With International Women’s Day celebrated annually in March, we wanted to take a minute and recognize some of the strong, dedicated women who make today’s restaurant industry go ‘round. Another Round Another Rally Advisory Council Member Casey Felton is among the many hardworking women who had to roll with the punches in recent months, and she’s sharing the story of how she learned to adapt, adjust and overcome in the wake of arguably the biggest blow the restaurant industry ever suffered.
First and foremost, I hope you, your family and your inner circle are all staying healthy and safe. It’s been a pretty wild ride this past year with several pertinent issues deserving spotlight and thought.
I am the owner of the small neighborhood grab-and-go restaurant, banh oui. It is located in the heart of Hollywood, where business relies heavily on the inhabited offices of the many companies in the area. My business immediately felt a decline of 75% in revenue when COVID-19 was declared a pandemic last March. For a year now, we’ve been working hard at banh oui., repositioning ourselves for survival. Our neighborhood here in Hollywood gave us a loyal lunch crowd, but since COVID hit, the workforce moved home, and it became a ghost town. Online orders have been helpful, but the 25-30%-cut that third-party order-delivery systems take has been highway robbery. (If you can, please order directly from our small businesses.)
On top of COVID, my former co-owner and I split our business partnership to move on as independent restaurant owners. Negotiations were not easy, but banh oui. is now 100% mine. The disintegration of the partnership, especially one that was heavily founded on friendship and less so on legal contracts, was a hard lesson to learn.

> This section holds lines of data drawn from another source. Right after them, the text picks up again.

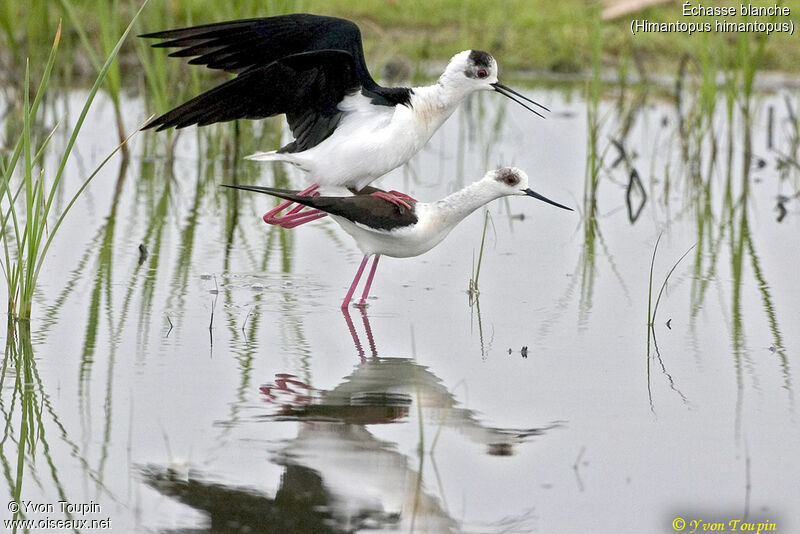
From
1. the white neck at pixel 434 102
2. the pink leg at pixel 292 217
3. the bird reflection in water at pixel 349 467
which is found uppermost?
the white neck at pixel 434 102

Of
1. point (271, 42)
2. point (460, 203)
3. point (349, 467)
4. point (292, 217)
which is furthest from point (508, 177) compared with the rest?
point (349, 467)

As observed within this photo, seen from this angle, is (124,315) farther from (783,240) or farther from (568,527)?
(783,240)

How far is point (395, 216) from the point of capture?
5223 millimetres

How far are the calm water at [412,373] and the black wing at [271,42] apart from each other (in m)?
0.95

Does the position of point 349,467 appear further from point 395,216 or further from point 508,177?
point 508,177

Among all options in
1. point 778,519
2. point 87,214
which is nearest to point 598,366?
point 778,519

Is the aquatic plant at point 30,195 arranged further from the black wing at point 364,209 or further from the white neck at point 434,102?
the white neck at point 434,102

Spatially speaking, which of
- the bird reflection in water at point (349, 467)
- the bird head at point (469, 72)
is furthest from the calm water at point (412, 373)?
the bird head at point (469, 72)

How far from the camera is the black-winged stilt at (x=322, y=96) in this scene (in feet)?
17.0

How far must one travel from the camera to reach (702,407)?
13.6 feet

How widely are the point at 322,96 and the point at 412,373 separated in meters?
1.43

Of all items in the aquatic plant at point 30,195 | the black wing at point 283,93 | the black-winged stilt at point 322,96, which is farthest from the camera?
the black-winged stilt at point 322,96

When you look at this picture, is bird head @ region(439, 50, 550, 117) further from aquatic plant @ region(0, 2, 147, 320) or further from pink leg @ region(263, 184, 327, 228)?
aquatic plant @ region(0, 2, 147, 320)

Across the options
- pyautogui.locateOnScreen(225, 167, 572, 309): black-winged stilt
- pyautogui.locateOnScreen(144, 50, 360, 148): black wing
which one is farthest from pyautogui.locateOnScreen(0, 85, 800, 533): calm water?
pyautogui.locateOnScreen(144, 50, 360, 148): black wing
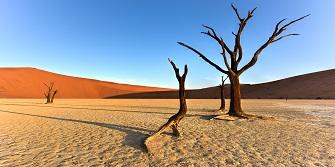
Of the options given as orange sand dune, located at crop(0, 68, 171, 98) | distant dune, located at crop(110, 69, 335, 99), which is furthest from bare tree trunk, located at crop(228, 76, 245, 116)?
orange sand dune, located at crop(0, 68, 171, 98)

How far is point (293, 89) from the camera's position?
204 ft

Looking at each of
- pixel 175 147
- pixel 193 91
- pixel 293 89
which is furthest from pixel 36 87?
pixel 175 147

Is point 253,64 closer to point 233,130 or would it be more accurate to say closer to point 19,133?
point 233,130

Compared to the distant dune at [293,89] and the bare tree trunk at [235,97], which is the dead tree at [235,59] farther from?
the distant dune at [293,89]

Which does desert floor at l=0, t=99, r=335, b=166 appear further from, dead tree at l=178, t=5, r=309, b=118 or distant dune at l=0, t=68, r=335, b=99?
distant dune at l=0, t=68, r=335, b=99

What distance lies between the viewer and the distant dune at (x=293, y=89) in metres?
54.7

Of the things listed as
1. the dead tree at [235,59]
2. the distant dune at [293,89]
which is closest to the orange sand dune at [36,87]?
the distant dune at [293,89]

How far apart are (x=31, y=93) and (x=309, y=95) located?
68.9 meters

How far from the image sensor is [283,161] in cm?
671

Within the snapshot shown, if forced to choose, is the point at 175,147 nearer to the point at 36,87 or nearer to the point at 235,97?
the point at 235,97

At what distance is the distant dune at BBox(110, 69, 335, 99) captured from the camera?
54.7 metres

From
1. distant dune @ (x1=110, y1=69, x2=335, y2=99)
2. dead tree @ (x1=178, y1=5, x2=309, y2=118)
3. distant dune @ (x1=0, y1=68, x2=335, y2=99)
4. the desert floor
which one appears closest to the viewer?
the desert floor

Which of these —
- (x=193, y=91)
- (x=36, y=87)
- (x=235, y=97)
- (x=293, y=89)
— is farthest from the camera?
(x=193, y=91)

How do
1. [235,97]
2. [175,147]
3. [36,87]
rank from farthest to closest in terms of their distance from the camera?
[36,87] < [235,97] < [175,147]
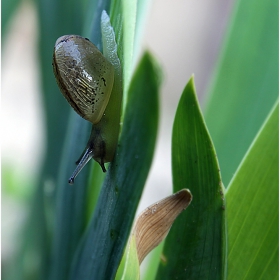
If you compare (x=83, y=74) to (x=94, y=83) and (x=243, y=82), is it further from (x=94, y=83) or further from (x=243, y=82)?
Answer: (x=243, y=82)

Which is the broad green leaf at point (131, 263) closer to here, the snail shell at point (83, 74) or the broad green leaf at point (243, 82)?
the snail shell at point (83, 74)

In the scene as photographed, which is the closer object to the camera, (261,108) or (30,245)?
(261,108)

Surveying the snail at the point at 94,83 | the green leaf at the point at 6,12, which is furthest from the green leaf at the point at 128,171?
the green leaf at the point at 6,12

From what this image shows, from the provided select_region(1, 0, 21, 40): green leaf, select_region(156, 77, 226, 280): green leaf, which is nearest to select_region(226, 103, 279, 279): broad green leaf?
select_region(156, 77, 226, 280): green leaf

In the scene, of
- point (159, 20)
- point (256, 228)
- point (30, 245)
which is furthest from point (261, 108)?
point (159, 20)

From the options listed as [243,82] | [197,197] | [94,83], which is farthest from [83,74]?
[243,82]

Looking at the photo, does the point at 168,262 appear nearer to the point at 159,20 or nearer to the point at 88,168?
the point at 88,168

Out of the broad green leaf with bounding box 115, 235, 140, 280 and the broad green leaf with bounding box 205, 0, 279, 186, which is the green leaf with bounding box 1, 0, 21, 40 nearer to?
the broad green leaf with bounding box 205, 0, 279, 186

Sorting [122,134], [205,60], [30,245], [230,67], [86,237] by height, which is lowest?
[30,245]
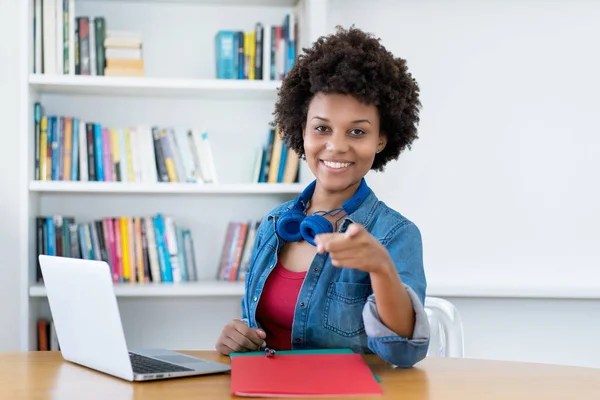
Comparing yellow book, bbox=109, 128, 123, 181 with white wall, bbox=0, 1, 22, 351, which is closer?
yellow book, bbox=109, 128, 123, 181

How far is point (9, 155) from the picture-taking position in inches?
124

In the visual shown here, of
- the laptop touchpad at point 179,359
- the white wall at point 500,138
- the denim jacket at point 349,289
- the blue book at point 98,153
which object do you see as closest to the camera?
the laptop touchpad at point 179,359

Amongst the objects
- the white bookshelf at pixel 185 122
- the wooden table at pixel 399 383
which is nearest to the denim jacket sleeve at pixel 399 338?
the wooden table at pixel 399 383

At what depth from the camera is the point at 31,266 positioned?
295 centimetres

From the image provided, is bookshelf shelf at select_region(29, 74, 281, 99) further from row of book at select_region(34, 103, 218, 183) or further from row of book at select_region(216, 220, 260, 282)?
row of book at select_region(216, 220, 260, 282)

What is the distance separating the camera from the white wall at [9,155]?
10.3 ft

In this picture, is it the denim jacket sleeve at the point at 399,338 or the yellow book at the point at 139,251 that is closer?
the denim jacket sleeve at the point at 399,338

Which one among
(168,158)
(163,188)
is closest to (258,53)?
(168,158)

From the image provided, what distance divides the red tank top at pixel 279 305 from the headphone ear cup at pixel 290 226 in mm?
70

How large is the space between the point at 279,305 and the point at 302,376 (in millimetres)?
448

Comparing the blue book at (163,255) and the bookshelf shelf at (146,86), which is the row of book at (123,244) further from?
the bookshelf shelf at (146,86)

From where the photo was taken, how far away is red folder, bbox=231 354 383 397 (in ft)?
4.05

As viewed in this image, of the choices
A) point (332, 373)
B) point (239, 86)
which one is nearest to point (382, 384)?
point (332, 373)

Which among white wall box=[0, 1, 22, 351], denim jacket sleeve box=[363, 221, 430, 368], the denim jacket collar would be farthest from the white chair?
white wall box=[0, 1, 22, 351]
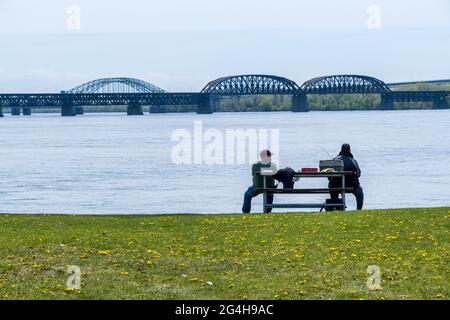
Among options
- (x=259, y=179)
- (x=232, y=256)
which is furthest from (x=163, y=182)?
(x=232, y=256)

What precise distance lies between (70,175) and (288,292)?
1453 inches

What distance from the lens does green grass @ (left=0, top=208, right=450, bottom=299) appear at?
13562mm

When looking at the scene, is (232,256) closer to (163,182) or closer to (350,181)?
(350,181)

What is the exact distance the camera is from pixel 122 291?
533 inches

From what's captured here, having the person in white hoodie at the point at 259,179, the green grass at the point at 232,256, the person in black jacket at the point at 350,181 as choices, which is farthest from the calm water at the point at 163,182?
the green grass at the point at 232,256

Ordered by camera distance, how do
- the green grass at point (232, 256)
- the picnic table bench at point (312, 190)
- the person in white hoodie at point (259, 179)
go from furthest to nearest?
the person in white hoodie at point (259, 179) → the picnic table bench at point (312, 190) → the green grass at point (232, 256)

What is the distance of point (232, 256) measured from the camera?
1620 cm

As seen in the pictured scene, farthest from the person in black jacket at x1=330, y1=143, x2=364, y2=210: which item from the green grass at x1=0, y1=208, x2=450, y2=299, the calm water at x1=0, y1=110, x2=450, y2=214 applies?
the calm water at x1=0, y1=110, x2=450, y2=214

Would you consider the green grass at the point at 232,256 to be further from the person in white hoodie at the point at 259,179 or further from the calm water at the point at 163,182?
the calm water at the point at 163,182

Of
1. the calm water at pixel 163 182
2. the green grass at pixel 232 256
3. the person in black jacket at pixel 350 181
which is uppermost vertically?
the person in black jacket at pixel 350 181

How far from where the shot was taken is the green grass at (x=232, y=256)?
1356 cm

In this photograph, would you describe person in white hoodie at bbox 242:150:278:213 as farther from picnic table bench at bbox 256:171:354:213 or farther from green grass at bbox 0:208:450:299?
green grass at bbox 0:208:450:299
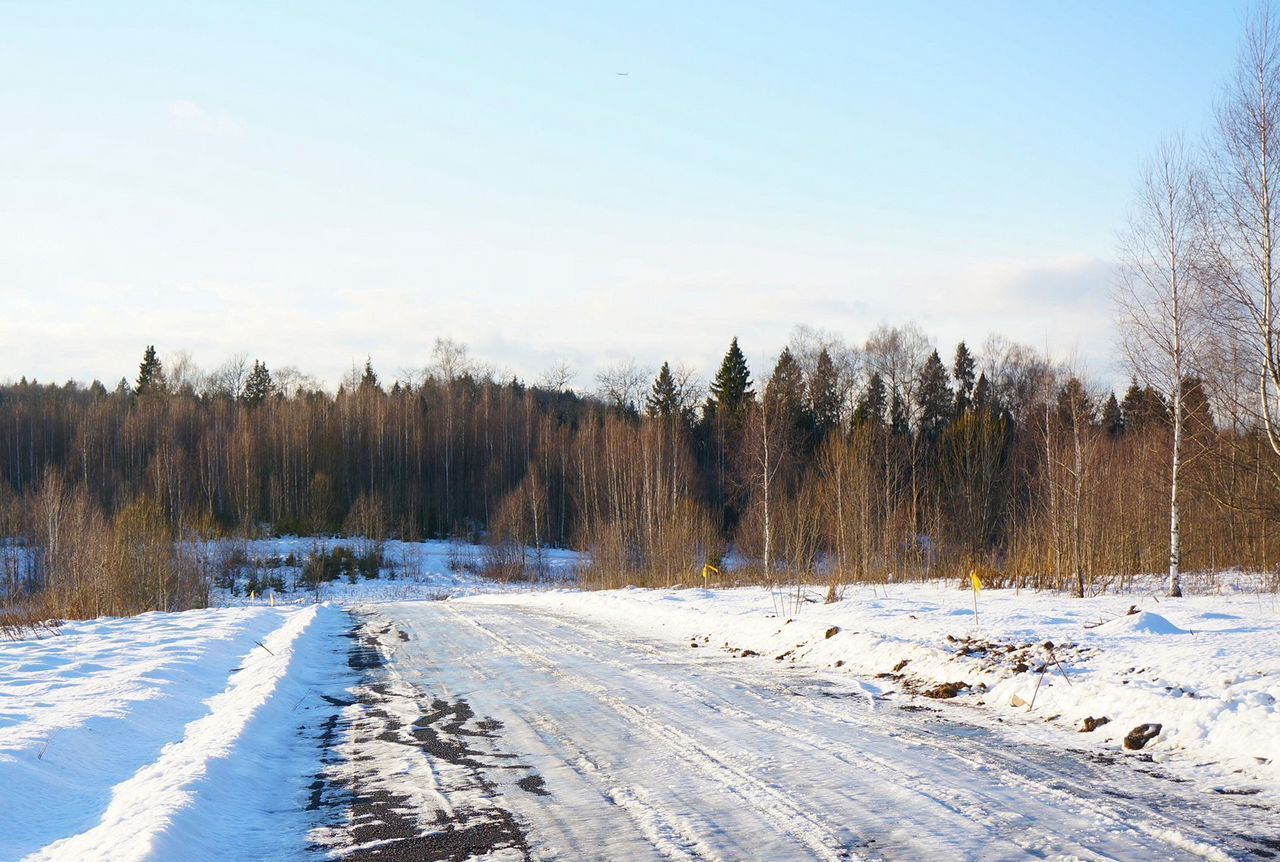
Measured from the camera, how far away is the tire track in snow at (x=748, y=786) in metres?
5.09

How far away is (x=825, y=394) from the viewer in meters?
71.6

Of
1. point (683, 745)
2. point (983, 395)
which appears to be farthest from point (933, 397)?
point (683, 745)

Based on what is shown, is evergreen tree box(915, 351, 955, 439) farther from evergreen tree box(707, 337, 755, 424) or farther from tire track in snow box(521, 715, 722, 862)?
tire track in snow box(521, 715, 722, 862)

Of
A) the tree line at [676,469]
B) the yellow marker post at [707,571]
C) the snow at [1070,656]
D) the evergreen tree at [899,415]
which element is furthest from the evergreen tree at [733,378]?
the snow at [1070,656]

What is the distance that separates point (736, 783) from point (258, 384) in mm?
101871

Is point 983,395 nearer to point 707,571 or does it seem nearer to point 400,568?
point 400,568

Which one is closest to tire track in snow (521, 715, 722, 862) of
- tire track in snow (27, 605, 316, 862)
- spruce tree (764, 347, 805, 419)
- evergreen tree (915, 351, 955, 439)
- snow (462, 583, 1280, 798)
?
Result: tire track in snow (27, 605, 316, 862)

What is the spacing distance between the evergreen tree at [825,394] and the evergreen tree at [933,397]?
6127 millimetres

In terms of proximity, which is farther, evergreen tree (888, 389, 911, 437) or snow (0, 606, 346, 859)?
evergreen tree (888, 389, 911, 437)

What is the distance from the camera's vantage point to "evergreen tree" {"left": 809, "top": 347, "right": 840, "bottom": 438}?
7150 cm

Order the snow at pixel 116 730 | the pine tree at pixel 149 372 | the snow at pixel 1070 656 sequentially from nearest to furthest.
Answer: the snow at pixel 116 730, the snow at pixel 1070 656, the pine tree at pixel 149 372

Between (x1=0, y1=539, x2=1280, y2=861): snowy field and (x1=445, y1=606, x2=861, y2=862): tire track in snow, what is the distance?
3 cm

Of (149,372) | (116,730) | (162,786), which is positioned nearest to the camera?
(162,786)

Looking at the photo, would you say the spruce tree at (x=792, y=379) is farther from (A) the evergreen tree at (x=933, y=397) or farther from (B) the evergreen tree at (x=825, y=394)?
(A) the evergreen tree at (x=933, y=397)
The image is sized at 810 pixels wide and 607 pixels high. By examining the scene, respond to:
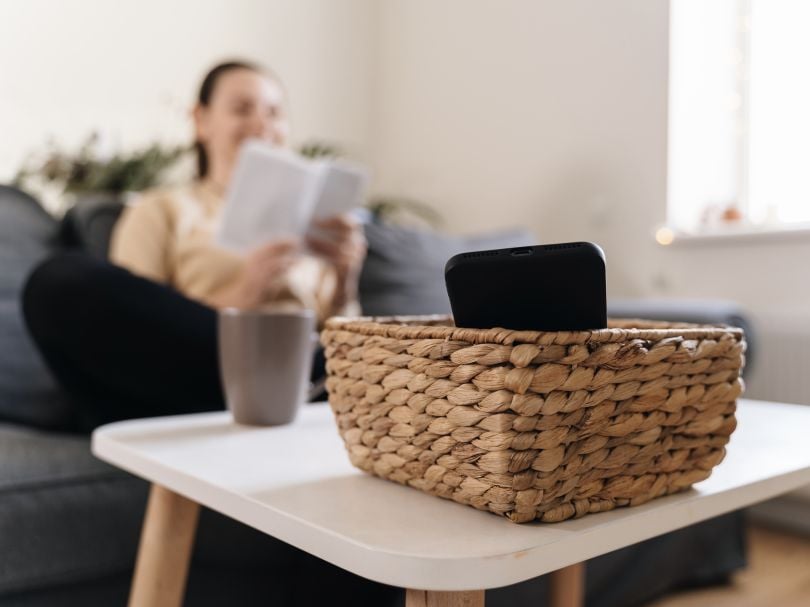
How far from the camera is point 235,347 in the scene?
70cm

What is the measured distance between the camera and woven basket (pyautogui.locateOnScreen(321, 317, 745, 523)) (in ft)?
1.28

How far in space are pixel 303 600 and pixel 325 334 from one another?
54 cm

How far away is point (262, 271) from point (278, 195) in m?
0.14

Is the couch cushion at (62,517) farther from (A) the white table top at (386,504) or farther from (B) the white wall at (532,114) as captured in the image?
(B) the white wall at (532,114)

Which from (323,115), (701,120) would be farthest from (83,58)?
(701,120)

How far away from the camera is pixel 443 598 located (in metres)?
0.39

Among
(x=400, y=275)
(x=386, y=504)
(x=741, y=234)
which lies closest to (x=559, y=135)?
(x=741, y=234)

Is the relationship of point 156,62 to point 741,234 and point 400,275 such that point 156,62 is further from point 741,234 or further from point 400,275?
point 741,234

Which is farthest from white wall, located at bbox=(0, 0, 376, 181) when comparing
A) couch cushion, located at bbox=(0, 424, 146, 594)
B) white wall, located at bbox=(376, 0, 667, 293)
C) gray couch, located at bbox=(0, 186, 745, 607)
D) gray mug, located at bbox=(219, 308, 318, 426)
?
gray mug, located at bbox=(219, 308, 318, 426)

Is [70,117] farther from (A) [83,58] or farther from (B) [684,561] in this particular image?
(B) [684,561]

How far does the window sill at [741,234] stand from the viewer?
6.23 feet

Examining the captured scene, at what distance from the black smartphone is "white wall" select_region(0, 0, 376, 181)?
2254mm

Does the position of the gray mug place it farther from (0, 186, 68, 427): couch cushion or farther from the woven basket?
(0, 186, 68, 427): couch cushion

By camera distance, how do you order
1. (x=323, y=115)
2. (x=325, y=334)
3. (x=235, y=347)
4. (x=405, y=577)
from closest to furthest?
1. (x=405, y=577)
2. (x=325, y=334)
3. (x=235, y=347)
4. (x=323, y=115)
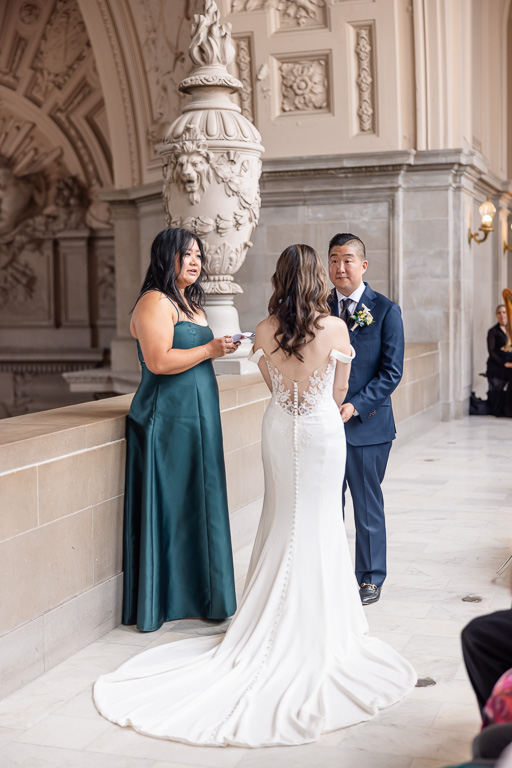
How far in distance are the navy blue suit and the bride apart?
69 cm

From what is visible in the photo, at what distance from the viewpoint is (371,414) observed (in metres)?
4.98

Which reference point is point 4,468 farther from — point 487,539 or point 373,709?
point 487,539

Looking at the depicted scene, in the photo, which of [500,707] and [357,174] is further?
[357,174]

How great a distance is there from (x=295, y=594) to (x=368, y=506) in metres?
1.18

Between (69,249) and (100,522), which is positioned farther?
(69,249)

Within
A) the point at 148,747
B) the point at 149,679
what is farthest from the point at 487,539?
the point at 148,747

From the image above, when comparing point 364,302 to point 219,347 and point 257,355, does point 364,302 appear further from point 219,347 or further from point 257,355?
point 257,355

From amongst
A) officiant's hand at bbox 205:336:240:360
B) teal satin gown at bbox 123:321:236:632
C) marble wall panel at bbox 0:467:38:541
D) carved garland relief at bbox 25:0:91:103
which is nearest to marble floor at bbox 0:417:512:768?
teal satin gown at bbox 123:321:236:632

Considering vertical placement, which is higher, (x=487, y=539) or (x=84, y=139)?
(x=84, y=139)

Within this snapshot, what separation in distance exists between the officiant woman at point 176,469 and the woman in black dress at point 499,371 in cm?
921

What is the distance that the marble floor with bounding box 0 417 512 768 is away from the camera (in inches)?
129

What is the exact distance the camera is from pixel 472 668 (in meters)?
2.85

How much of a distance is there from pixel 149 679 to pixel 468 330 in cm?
1050

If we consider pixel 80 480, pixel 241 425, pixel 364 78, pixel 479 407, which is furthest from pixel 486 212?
pixel 80 480
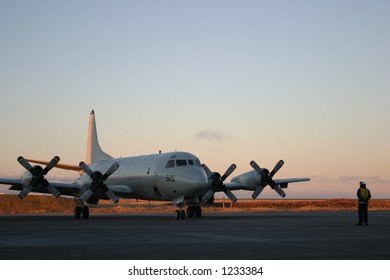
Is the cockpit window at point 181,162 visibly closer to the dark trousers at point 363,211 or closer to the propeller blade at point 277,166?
the propeller blade at point 277,166

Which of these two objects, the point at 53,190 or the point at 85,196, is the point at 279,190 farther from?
the point at 53,190

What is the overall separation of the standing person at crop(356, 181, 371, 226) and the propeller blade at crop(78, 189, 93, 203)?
58.7ft

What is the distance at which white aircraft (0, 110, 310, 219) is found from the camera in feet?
119

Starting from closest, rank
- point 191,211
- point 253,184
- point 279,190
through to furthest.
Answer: point 191,211 → point 253,184 → point 279,190

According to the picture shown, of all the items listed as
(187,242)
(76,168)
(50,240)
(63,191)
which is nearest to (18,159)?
(63,191)

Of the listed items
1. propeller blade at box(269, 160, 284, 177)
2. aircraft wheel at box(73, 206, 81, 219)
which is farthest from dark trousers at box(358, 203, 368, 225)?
aircraft wheel at box(73, 206, 81, 219)

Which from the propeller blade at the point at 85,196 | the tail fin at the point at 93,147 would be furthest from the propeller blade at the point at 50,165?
the tail fin at the point at 93,147

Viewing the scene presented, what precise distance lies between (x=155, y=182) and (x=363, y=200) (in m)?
15.3

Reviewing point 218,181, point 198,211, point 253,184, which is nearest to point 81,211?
point 198,211

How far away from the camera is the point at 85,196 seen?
38.5 m

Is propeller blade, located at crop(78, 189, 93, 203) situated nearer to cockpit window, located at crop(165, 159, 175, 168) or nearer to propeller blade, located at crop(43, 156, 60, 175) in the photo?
propeller blade, located at crop(43, 156, 60, 175)

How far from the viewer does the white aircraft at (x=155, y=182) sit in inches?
1433
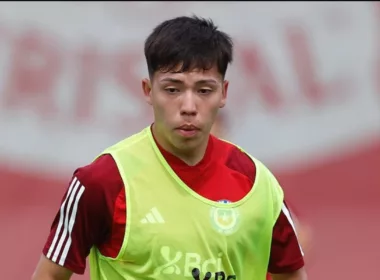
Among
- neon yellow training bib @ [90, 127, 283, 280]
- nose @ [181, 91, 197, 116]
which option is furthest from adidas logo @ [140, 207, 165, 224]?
nose @ [181, 91, 197, 116]

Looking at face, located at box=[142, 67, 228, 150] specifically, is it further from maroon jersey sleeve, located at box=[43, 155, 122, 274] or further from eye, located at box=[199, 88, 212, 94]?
maroon jersey sleeve, located at box=[43, 155, 122, 274]

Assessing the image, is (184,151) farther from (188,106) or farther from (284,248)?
(284,248)

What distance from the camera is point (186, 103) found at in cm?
235

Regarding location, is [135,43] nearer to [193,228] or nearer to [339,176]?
[339,176]

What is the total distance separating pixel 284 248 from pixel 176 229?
1.03ft

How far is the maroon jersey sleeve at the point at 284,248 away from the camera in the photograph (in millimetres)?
2535

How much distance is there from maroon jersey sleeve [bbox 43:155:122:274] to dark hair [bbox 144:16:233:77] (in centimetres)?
28

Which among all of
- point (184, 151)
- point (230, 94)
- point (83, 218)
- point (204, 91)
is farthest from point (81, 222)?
point (230, 94)

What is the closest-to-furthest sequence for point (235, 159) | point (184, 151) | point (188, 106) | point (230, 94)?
1. point (188, 106)
2. point (184, 151)
3. point (235, 159)
4. point (230, 94)

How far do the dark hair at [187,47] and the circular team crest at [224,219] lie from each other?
12.6 inches

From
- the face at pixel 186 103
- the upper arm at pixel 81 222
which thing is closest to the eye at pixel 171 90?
the face at pixel 186 103

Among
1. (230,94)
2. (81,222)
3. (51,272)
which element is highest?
(230,94)

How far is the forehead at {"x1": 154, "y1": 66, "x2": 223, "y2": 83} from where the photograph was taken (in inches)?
93.6

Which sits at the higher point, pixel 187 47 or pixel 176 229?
pixel 187 47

But it proved a good lesson, nonetheless.
What has changed about banh oui.? Well, we integrated the Hollywood Farmers Market into our business and have started a community support system. In working more closely with the market vendors, banh oui. has expanded its menu to better reflect the seasonal produce for which SoCal is admired.It also allowed me to flex some of my creative strengths. Similarly, supporting local and other small businesses allowed me to hope for a future not inundated with corporate food chains. Supporting local takes effort, can be expensive and forces us out of routine, but during a year when nothing was easy, it was worth getting to know the farmers who work the land and the vendors willing to show up on a slow market day. Incidentally, these relationships inspired a docu-series that I am now producing called Bet the Farm. We hope to stream it soon.
The idea behind banh oui’s pivot started with a casual conversation with Hollywood Farmers market Manager Maegen Rzasa. The HFM takes place every Sunday just out front of banh oui’s doors. In speaking with Maegen, I learned that prepared hot food vendors would not be able to sell during the shutdown, leaving most of the farmers and vendors without lunch. Initially, I offered to cook 100 vendor lunches for free every Sunday, hoping to create something positive.
It happened. I received bulk donations from different farmers and used their product to cook new and different meals each week. banh oui. cooked 165 vendor meals each Sunday for six months and would have a line around the corner at our 10 a.m. opening. Admittedly, it felt good for us to have a sense of purpose, but as the pandemic lingered and social awareness for injustices came to the surface, our efforts became more about making a difference for those who are overlooked.
Our weekly meals only ended when I carelessly sliced off the tip of my index finger while cutting a cucumber with a mandolin. It was a Monday, 98 degrees outside and unexpectedly busy. I was working with one of my main cooks, Angel, when our air conditioner called it quits and started leaking water from the ceiling. Normally, I can handle situations like this, but the universe was not on my side that day. Angel was a warrior and pushed through service, handling tablet, in-person and phone orders while I tried to stop the bleeding. Instead, I fainted in my office chair! Looking back on it now, I can shake my head in disbelief. WHAT A DAY; WHAT A YEAR! I had to close the shop early that day, and Angel drove me to a nearby hospital emergency room. The entire car ride over, I kept beating myself up over the loss of prospective revenue ALL because I made such a stupid kitchen mistake. Angel returned to the kitchen, cleaned up service and returned to the hospital to collect his humbled boss who was able to recover her finger tip with several stitches. I still don’t have complete feeling back in my right index finger. Without the use of that finger, my effectiveness in the kitchen dropped, and my small crew had to pick up the slack. They did so with the same generosity I experienced from the vendors in the Farmers Market. What goes around comes around.
So, what was 2020? For me, it was a wake-up call. Pandemic or not, it was a lesson in business relationships, personal survival, mentorship and community. It was a year of cultural reckoning, not only for the hospitality industry, but for overall American culture. Many of our personal experiences mirrored what was happening to us globally, nationally and as humans. Perspective provided a hell of a view, and we all got a front-row seat this past year.